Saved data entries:
__________
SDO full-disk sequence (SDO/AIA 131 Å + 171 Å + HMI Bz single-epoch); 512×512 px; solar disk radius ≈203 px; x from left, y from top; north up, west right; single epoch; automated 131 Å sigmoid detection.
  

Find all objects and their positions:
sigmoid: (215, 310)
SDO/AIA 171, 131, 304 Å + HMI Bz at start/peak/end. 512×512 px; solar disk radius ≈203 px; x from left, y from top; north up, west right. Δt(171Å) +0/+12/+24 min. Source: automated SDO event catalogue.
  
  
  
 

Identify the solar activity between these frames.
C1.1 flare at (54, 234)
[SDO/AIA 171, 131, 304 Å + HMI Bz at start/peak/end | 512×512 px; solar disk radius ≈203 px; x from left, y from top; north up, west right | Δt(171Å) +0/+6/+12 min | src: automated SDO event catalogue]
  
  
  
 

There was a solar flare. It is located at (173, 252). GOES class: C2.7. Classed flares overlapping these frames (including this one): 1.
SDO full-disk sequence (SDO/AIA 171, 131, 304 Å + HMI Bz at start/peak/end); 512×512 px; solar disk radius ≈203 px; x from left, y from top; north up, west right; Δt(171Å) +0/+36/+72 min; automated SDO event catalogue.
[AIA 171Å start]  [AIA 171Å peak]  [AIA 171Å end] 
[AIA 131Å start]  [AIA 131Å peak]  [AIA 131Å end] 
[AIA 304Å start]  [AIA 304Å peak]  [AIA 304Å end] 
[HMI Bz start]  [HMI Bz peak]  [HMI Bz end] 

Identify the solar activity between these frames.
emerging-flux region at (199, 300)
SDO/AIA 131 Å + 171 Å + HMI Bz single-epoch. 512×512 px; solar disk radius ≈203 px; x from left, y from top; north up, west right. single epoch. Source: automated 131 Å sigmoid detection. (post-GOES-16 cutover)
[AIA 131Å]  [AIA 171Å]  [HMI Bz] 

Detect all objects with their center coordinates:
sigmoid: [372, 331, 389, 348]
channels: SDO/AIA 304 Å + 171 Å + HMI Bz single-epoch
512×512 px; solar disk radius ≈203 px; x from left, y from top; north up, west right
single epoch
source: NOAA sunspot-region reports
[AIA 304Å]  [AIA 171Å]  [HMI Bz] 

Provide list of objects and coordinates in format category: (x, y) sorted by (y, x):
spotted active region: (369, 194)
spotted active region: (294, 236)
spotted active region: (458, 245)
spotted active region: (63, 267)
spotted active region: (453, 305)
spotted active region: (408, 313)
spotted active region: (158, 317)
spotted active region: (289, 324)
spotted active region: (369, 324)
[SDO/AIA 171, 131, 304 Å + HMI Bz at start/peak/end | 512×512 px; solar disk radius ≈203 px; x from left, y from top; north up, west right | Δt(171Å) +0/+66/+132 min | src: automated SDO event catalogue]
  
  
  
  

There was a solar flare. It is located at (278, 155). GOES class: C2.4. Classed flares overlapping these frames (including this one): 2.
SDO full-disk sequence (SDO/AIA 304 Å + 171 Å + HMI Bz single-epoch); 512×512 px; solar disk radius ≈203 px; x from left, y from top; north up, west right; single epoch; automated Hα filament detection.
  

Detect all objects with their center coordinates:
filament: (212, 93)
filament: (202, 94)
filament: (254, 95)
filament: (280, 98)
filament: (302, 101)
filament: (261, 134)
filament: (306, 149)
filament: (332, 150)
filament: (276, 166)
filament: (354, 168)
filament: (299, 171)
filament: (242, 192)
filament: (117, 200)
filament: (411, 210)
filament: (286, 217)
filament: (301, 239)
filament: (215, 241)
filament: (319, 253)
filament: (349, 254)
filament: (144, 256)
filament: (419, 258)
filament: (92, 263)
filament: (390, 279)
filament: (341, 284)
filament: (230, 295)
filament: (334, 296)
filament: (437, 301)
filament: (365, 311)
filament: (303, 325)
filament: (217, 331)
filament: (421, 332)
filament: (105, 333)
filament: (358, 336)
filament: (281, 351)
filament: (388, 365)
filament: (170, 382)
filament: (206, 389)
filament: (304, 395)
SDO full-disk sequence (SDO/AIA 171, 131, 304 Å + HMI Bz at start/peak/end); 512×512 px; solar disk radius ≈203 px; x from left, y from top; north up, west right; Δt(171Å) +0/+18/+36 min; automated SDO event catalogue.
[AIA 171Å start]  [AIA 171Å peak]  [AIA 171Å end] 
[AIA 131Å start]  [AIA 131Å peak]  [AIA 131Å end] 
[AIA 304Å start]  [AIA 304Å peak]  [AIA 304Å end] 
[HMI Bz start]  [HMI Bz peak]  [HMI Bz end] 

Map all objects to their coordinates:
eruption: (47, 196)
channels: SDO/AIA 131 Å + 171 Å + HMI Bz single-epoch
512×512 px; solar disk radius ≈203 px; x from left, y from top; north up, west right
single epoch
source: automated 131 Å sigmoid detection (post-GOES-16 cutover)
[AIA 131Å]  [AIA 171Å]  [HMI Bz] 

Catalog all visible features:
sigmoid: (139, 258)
__________
What to do: Give these lines as a JSON list of strings, with one string per line and blank lines left out.

Completed task:
[
  "SDO full-disk sequence (SDO/AIA 131 Å + 171 Å + HMI Bz single-epoch); 512×512 px; solar disk radius ≈203 px; x from left, y from top; north up, west right; single epoch; automated 131 Å sigmoid detection.",
  "Find all objects and their positions:",
  "sigmoid: (215, 310)",
  "SDO/AIA 171, 131, 304 Å + HMI Bz at start/peak/end. 512×512 px; solar disk radius ≈203 px; x from left, y from top; north up, west right. Δt(171Å) +0/+12/+24 min. Source: automated SDO event catalogue.",
  "Identify the solar activity between these frames.",
  "C1.1 flare at (54, 234)",
  "[SDO/AIA 171, 131, 304 Å + HMI Bz at start/peak/end | 512×512 px; solar disk radius ≈203 px; x from left, y from top; north up, west right | Δt(171Å) +0/+6/+12 min | src: automated SDO event catalogue]",
  "There was a solar flare. It is located at (173, 252). GOES class: C2.7. Classed flares overlapping these frames (including this one): 1.",
  "SDO full-disk sequence (SDO/AIA 171, 131, 304 Å + HMI Bz at start/peak/end); 512×512 px; solar disk radius ≈203 px; x from left, y from top; north up, west right; Δt(171Å) +0/+36/+72 min; automated SDO event catalogue.",
  "[AIA 171Å start]  [AIA 171Å peak]  [AIA 171Å end] ",
  "[AIA 131Å start]  [AIA 131Å peak]  [AIA 131Å end] ",
  "[AIA 304Å start]  [AIA 304Å peak]  [AIA 304Å end] ",
  "[HMI Bz start]  [HMI Bz peak]  [HMI Bz end] ",
  "Identify the solar activity between these frames.",
  "emerging-flux region at (199, 300)",
  "SDO/AIA 131 Å + 171 Å + HMI Bz single-epoch. 512×512 px; solar disk radius ≈203 px; x from left, y from top; north up, west right. single epoch. Source: automated 131 Å sigmoid detection. (post-GOES-16 cutover)",
  "[AIA 131Å]  [AIA 171Å]  [HMI Bz] ",
  "Detect all objects with their center coordinates:",
  "sigmoid: [372, 331, 389, 348]",
  "channels: SDO/AIA 304 Å + 171 Å + HMI Bz single-epoch",
  "512×512 px; solar disk radius ≈203 px; x from left, y from top; north up, west right",
  "single epoch",
  "source: NOAA sunspot-region reports",
  "[AIA 304Å]  [AIA 171Å]  [HMI Bz] ",
  "Provide list of objects and coordinates in format category: (x, y) sorted by (y, x):",
  "spotted active region: (369, 194)",
  "spotted active region: (294, 236)",
  "spotted active region: (458, 245)",
  "spotted active region: (63, 267)",
  "spotted active region: (453, 305)",
  "spotted active region: (408, 313)",
  "spotted active region: (158, 317)",
  "spotted active region: (289, 324)",
  "spotted active region: (369, 324)",
  "[SDO/AIA 171, 131, 304 Å + HMI Bz at start/peak/end | 512×512 px; solar disk radius ≈203 px; x from left, y from top; north up, west right | Δt(171Å) +0/+66/+132 min | src: automated SDO event catalogue]",
  "There was a solar flare. It is located at (278, 155). GOES class: C2.4. Classed flares overlapping these frames (including this one): 2.",
  "SDO full-disk sequence (SDO/AIA 304 Å + 171 Å + HMI Bz single-epoch); 512×512 px; solar disk radius ≈203 px; x from left, y from top; north up, west right; single epoch; automated Hα filament detection.",
  "Detect all objects with their center coordinates:",
  "filament: (212, 93)",
  "filament: (202, 94)",
  "filament: (254, 95)",
  "filament: (280, 98)",
  "filament: (302, 101)",
  "filament: (261, 134)",
  "filament: (306, 149)",
  "filament: (332, 150)",
  "filament: (276, 166)",
  "filament: (354, 168)",
  "filament: (299, 171)",
  "filament: (242, 192)",
  "filament: (117, 200)",
  "filament: (411, 210)",
  "filament: (286, 217)",
  "filament: (301, 239)",
  "filament: (215, 241)",
  "filament: (319, 253)",
  "filament: (349, 254)",
  "filament: (144, 256)",
  "filament: (419, 258)",
  "filament: (92, 263)",
  "filament: (390, 279)",
  "filament: (341, 284)",
  "filament: (230, 295)",
  "filament: (334, 296)",
  "filament: (437, 301)",
  "filament: (365, 311)",
  "filament: (303, 325)",
  "filament: (217, 331)",
  "filament: (421, 332)",
  "filament: (105, 333)",
  "filament: (358, 336)",
  "filament: (281, 351)",
  "filament: (388, 365)",
  "filament: (170, 382)",
  "filament: (206, 389)",
  "filament: (304, 395)",
  "SDO full-disk sequence (SDO/AIA 171, 131, 304 Å + HMI Bz at start/peak/end); 512×512 px; solar disk radius ≈203 px; x from left, y from top; north up, west right; Δt(171Å) +0/+18/+36 min; automated SDO event catalogue.",
  "[AIA 171Å start]  [AIA 171Å peak]  [AIA 171Å end] ",
  "[AIA 131Å start]  [AIA 131Å peak]  [AIA 131Å end] ",
  "[AIA 304Å start]  [AIA 304Å peak]  [AIA 304Å end] ",
  "[HMI Bz start]  [HMI Bz peak]  [HMI Bz end] ",
  "Map all objects to their coordinates:",
  "eruption: (47, 196)",
  "channels: SDO/AIA 131 Å + 171 Å + HMI Bz single-epoch",
  "512×512 px; solar disk radius ≈203 px; x from left, y from top; north up, west right",
  "single epoch",
  "source: automated 131 Å sigmoid detection (post-GOES-16 cutover)",
  "[AIA 131Å]  [AIA 171Å]  [HMI Bz] ",
  "Catalog all visible features:",
  "sigmoid: (139, 258)"
]